Sunday, January 27, 2008

Coming Home

It wasn’t always easy for me growing up on a farm. Three miles outside of the town of Bayfield and still too young to drive, I often felt lonely and isolated. I spent my days outdoors wandering through woods and berry rows, or indoors reading books checked out from the public library, drawing pictures, and writing poetry. I appreciated the summer harvest time when students from Northland College drove out to our place for work. I enjoyed the new faces and the conversations that came about while picking in the fields together. I looked forward to my own college days when new faces and conversations wouldn’t just be a seasonal occurrence.

It has been eight years now since I left the farm for college and then a life in the city and increasingly I have found myself missing the quiet, the time for reflection and creation, and even the hard physical labour of working on the farm. In the past few months especially, as I finish up a Master’s program in Creative Writing at Northwestern University and gain experience teaching writing to both peers and high school students, I’ve realized I’m ready to come home. But when I return I don’t want to just come back with books and memories from my life away, I want to bring the discussions from my Oberlin and Northwestern classrooms, Chicago coffee shops, and my dining room table back with me as well—into the blueberry rows and into the surrounding communities of the Bay Area.. I want to share this place of reflection and creation—the Bayfield farm I grew up on—with the artists I have come to know in my time away and in turn I want to share the inspiring work of these artists with the community within which I was raised.

Image-based spatial reasoning data |

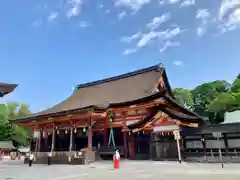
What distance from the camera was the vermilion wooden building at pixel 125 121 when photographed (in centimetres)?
1769

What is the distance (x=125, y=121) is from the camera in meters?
20.7

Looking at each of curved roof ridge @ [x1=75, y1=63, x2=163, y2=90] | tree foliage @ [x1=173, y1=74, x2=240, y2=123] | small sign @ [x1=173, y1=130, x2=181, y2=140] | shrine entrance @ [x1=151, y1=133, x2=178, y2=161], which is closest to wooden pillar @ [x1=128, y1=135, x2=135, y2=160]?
shrine entrance @ [x1=151, y1=133, x2=178, y2=161]

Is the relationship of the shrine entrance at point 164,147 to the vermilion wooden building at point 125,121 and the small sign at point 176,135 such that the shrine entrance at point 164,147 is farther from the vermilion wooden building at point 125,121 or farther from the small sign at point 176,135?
the small sign at point 176,135

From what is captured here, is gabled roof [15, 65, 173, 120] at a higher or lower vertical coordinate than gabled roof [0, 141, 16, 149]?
higher

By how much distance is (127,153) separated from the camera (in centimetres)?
1998

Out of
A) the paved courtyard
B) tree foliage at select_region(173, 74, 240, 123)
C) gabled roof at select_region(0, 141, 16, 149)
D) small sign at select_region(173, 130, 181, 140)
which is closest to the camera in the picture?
the paved courtyard

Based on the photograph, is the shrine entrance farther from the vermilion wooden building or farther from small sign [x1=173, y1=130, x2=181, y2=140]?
small sign [x1=173, y1=130, x2=181, y2=140]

List of tasks |
**a)** Answer each question from the blog post.
(i) How far outside the town of Bayfield was the farm?
(ii) How many years have passed since the writer left the farm for college?
(iii) At which university is the writer finishing a Master's program in Creative Writing?
**b)** Reproduce the passage of the blog post starting at "Sunday, January 27, 2008" and ending at "a seasonal occurrence.".
**c)** Decide whether each statement agrees with the blog post, answering yes or no and quoting the words that settle it.
(i) The farm where the writer grew up lay within the town of Bayfield.
(ii) Students from Northland College came to the farm to work during the summer harvest.
(iii) The writer has taught writing only to peers.
This material was drawn from a source unrelated to the blog post.

Responses by task |
**a)**
(i) Three miles.
(ii) Eight years.
(iii) Northwestern University.

**b)**
Sunday, January 27, 2008

Coming Home

It wasn’t always easy for me growing up on a farm. Three miles outside of the town of Bayfield and still too young to drive, I often felt lonely and isolated. I spent my days outdoors wandering through woods and berry rows, or indoors reading books checked out from the public library, drawing pictures, and writing poetry. I appreciated the summer harvest time when students from Northland College drove out to our place for work. I enjoyed the new faces and the conversations that came about while picking in the fields together. I looked forward to my own college days when new faces and conversations wouldn’t just be a seasonal occurrence.

**c)**
(i) No: "Three miles outside of the town of Bayfield"
(ii) Yes: "I appreciated the summer harvest time when students from Northland College drove out to our place for work."
(iii) No: "teaching writing to both peers and high school students"